CalcCafe

JSON to Haskell

Paste JSON and instantly get quicktype-style Haskell record definitions with inferred field types and nested data types.

Example

Input JSON:

{ "id": 1, "name": "Ada", "tags": ["a"], "address": { "city": "NYC" } }

Generated Haskell:

data Root = Root
 { rootId :: Int
 , rootName :: Text
 , rootTags :: [Text]
 , rootAddress :: Address
 } deriving (Show, Eq, Generic)

data Address = Address
 { addressCity :: Text
 } deriving (Show, Eq, Generic)

How it works

The tool parses your JSON, infers a Haskell type for every value (Int, Double, Bool, Text, lists, Maybe for nulls), and emits a record per object with prefixed field names. The top-level type is named Root and nested objects get their own data declarations.

Good to know

JSON to Haskell turns a sample JSON document into idiomatic Haskell record types, so you can model an API response or config file in code without hand-writing every data declaration. It is aimed at Haskell developers working with Aeson who want a fast head start on the types that go alongside FromJSON/ToJSON instances. The whole thing runs in your browser, so you can paste production payloads without them ever leaving your device.

Reach for it when you receive a new endpoint's JSON and need a matching record skeleton, when you are sketching the data layer of a service, or when an upstream schema changed and you want to regenerate types quickly. The output is plain text you can paste straight into a module and refine, rather than a finished, compile-ready file.

To read the result, start with the Root type at the top: it always represents the outermost JSON value, and every nested object becomes its own data declaration named after its key (for example address produces an Address type). Field names are prefixed with the lowercased type name (rootId, addressCity) because Haskell records share one namespace per module, and the generated header includes the DeriveGeneric and OverloadedStrings pragmas plus imports for Text, Value, and Generic.

A practical caveat: inference is based only on the single sample you paste, so it cannot see fields that happen to be absent or null in that example. Watch for a few signals that need manual review:

Frequently asked questions

How are field names generated?

**What to produce:** List every record field name that appears in the generated Haskell example on the JSON to Haskell page. The items that come next are separate from the JSON to Haskell page.

**Provided records:**
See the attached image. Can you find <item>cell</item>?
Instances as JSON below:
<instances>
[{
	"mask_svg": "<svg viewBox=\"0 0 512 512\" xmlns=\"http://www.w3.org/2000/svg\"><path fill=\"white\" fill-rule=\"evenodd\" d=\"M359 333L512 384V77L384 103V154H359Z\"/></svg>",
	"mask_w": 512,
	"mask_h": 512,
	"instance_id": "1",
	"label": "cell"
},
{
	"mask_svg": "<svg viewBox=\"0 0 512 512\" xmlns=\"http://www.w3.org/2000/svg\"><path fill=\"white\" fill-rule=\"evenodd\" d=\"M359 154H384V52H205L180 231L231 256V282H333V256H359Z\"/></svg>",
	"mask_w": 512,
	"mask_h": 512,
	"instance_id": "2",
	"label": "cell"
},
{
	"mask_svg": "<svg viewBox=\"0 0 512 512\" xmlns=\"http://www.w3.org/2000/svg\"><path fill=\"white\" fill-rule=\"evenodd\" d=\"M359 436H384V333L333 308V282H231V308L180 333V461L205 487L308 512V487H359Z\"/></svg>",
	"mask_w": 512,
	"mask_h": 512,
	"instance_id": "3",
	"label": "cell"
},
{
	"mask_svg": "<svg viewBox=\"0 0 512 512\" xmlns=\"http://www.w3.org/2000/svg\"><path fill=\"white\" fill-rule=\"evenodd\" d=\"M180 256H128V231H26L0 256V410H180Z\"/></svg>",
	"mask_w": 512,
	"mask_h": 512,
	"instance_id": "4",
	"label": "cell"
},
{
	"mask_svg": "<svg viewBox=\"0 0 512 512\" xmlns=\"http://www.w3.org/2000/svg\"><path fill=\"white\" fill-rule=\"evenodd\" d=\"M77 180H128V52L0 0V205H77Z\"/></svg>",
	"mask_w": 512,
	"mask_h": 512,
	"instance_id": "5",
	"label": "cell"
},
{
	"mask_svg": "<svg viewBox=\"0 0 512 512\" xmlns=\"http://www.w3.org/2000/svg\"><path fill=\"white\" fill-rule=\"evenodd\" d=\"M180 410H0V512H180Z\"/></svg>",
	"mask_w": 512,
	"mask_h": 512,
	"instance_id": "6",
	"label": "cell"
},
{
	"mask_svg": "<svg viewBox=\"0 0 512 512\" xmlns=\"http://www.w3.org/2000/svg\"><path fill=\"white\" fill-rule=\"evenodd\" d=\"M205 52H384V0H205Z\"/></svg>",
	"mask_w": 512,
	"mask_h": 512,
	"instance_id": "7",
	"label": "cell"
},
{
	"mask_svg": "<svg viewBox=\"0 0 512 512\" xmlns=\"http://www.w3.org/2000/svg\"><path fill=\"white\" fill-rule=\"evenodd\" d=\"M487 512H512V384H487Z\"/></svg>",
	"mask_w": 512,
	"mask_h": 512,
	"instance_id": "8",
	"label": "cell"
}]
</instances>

**Answer section:** rootId, rootName, rootTags, rootAddress, addressCity